What is it?
No question – Audi’s five door A5 Sportback has been a hit. Before the A5, the Audi A4 scored around a quarter of sales in the compact premium class, but with this platform-and segment-sharing pair it has snared a third of the market, even if A4 sales have dropped slightly.
Now, four years after the launch of the coupe that was the first A5, the whole range gets a refresh. There are subtle changes to the exterior, the cabin, steering, suspension and some revised engines, the most impressive of which is the 1.8 TFSI petrol tested here. Stop-start is standard for every model, be it manual or auto.
This revised 1.8 is the third generation of the EA888 four cylinder that Audi engineers for VW group use – the 2.0 litre version follows in mid-2012 – and it now features a combustion strategy that toggles between direct and indirect injection, enhanced variable valve lift and intelligent cooling.
Friction-reducing measures include roller-bearing balancer shafts, while an electronically managed wastegate and an integrated exhaust manifold also yield efficiency improvements. Together with fuel-saving electronic power steering it produces a competitive combined consumption of 43.1 and 134g/km of CO2 emissions, but more impressive than these stats is a torque curve whose early 1400rpm 236lb ft peak is sustained through to 3700rpm.
What’s it like?
The torque makes this engine a real pleasure to drive behind. It pulls from low down with stout, near diesel-like zeal, and keeps on pulling through to 5000rpm. It’ll rev smoothly beyond that, but it’s more productive to change up than pull red lines.

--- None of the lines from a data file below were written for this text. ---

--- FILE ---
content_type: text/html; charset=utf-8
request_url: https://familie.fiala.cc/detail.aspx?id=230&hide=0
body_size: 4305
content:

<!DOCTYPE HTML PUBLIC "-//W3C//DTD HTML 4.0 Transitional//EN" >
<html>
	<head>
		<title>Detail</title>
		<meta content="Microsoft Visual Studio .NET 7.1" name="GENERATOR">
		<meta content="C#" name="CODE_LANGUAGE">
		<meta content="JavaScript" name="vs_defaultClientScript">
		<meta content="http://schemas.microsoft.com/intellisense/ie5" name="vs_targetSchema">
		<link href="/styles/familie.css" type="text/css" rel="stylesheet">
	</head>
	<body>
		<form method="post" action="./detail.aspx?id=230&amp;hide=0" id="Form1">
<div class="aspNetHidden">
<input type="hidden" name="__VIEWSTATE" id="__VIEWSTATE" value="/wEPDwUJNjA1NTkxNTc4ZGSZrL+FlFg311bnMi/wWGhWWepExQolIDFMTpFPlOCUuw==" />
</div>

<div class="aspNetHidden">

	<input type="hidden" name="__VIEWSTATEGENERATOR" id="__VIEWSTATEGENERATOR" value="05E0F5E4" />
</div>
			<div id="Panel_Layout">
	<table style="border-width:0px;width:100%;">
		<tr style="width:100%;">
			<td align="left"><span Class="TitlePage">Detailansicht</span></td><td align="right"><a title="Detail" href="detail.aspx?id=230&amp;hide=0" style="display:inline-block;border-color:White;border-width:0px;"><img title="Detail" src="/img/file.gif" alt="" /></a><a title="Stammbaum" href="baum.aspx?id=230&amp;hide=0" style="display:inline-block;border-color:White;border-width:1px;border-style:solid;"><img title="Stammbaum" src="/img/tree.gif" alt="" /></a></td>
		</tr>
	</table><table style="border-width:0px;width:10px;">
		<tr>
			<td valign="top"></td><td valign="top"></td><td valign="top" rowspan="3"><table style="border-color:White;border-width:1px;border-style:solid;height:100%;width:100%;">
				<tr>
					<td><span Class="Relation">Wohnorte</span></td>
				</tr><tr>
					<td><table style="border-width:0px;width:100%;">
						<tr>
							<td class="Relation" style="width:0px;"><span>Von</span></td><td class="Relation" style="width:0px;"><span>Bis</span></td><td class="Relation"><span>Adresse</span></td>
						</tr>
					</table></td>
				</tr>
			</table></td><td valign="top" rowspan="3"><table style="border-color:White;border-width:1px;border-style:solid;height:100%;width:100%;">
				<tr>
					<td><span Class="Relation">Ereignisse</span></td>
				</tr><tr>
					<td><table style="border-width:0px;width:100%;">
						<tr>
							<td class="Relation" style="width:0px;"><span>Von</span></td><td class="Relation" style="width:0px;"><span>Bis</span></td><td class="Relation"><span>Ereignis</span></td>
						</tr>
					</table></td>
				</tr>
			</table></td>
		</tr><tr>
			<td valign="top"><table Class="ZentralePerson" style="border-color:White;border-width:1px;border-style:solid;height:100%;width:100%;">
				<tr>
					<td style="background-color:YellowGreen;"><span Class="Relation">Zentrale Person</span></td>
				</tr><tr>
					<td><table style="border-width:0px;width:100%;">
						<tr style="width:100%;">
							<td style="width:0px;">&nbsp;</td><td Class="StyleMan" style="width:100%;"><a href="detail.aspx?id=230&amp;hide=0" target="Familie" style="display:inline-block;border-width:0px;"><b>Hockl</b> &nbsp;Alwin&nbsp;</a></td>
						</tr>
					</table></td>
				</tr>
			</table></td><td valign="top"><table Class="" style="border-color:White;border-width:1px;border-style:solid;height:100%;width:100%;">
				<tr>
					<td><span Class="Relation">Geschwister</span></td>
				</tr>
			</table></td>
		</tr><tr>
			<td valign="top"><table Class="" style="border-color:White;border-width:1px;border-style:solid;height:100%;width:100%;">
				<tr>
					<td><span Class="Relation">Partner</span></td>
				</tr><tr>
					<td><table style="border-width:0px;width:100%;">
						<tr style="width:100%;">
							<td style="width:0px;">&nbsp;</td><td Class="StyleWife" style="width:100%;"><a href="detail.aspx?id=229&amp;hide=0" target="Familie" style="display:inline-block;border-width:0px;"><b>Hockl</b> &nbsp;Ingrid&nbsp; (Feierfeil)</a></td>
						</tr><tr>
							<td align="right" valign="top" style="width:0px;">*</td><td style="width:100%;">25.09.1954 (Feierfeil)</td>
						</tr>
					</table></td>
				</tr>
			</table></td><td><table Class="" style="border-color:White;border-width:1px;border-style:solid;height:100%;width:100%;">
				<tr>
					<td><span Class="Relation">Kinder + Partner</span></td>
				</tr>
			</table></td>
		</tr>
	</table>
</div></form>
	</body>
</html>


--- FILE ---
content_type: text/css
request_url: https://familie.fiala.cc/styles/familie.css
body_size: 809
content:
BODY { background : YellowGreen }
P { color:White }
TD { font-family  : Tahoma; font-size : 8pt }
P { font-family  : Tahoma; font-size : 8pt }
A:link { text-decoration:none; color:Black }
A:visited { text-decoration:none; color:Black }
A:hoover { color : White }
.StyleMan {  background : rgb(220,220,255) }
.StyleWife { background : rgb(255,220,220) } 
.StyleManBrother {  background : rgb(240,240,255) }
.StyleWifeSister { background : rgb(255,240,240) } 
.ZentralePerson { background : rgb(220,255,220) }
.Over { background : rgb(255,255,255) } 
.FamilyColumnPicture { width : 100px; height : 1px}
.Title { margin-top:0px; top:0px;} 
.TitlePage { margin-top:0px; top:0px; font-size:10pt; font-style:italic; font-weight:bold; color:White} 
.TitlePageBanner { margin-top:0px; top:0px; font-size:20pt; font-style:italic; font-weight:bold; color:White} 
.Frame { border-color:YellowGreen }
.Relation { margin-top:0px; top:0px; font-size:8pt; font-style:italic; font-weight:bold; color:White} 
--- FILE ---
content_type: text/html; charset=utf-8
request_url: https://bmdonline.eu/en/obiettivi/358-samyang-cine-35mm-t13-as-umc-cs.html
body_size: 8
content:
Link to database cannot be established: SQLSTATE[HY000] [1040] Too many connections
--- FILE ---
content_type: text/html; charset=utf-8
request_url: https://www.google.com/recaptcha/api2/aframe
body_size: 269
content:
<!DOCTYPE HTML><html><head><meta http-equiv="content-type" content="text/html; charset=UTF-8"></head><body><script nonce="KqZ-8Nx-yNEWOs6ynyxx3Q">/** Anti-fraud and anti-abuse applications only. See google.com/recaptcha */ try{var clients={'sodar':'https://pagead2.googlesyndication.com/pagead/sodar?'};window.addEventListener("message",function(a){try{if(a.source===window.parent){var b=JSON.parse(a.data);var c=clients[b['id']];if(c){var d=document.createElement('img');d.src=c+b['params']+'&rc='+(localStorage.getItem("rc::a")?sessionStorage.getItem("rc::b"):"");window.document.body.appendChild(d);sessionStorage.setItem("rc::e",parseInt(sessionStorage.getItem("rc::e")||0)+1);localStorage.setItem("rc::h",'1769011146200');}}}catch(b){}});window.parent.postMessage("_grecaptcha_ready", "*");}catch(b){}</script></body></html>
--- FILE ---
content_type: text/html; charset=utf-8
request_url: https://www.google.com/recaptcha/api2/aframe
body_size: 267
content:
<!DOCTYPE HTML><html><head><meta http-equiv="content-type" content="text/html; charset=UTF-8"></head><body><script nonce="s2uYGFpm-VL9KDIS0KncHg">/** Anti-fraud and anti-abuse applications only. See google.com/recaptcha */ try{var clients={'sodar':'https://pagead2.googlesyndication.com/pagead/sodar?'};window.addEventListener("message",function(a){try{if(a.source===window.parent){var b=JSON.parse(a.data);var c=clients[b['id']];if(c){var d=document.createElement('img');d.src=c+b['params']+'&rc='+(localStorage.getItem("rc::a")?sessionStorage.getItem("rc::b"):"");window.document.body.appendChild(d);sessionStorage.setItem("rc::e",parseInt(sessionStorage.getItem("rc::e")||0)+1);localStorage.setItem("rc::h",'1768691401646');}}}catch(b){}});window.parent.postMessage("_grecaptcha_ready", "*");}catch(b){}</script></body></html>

Four-cylinder powertrains work best with the A5, or seem to do its sometimes troubled dynamics the least damage, the weightier V6s giving some versions the nose-heavy handling of a slung hammer. The lighter TFSI affords the Sportback better balance and more confident directional stability, even if heaving cambers will have the wheel squirming. You can alter the steering’s ratio and feel with the drive select button no choice provides especially convincing sensations, although the previous hydraulic set-up was no paragon either.
More frustrating is a ride that sometimes manages to feel both inelastic and overdamped despite softenings of dampers and anti-roll bars and this, coupled to the A5’s dull reluctance to slice through tight bends, produces a chassis that falls well short of its BMW and Benz opposition.
Should I buy one?
Many will happily ignore these failings to enjoy the Sportback’s still appealing style and a cabin of even better detail finish despite the less-than-obvious air conditioning control logic. Audi’s MMI infotainment controller has been slightly simplified however, there’s a new steering wheel, some fresh interior finish choices – one rather dubiously titled ‘poetry’ that includes attractive yacht-deck style wood inlays –and a redesigned automatic transmission selector. The latest A5 is recognisable from the outside, incidentally, by a new front bumper, a grille with angled upper corners and revised lights.
Blind spot detection, lane drift correction, adaptive cruise control, automatic emergency braking and drowsiness monitors are now available, along with mobile wireless web connection which should keep kids quiet. More accurate online traffic updates and reroutings should keep an under-pressure driver quiet too.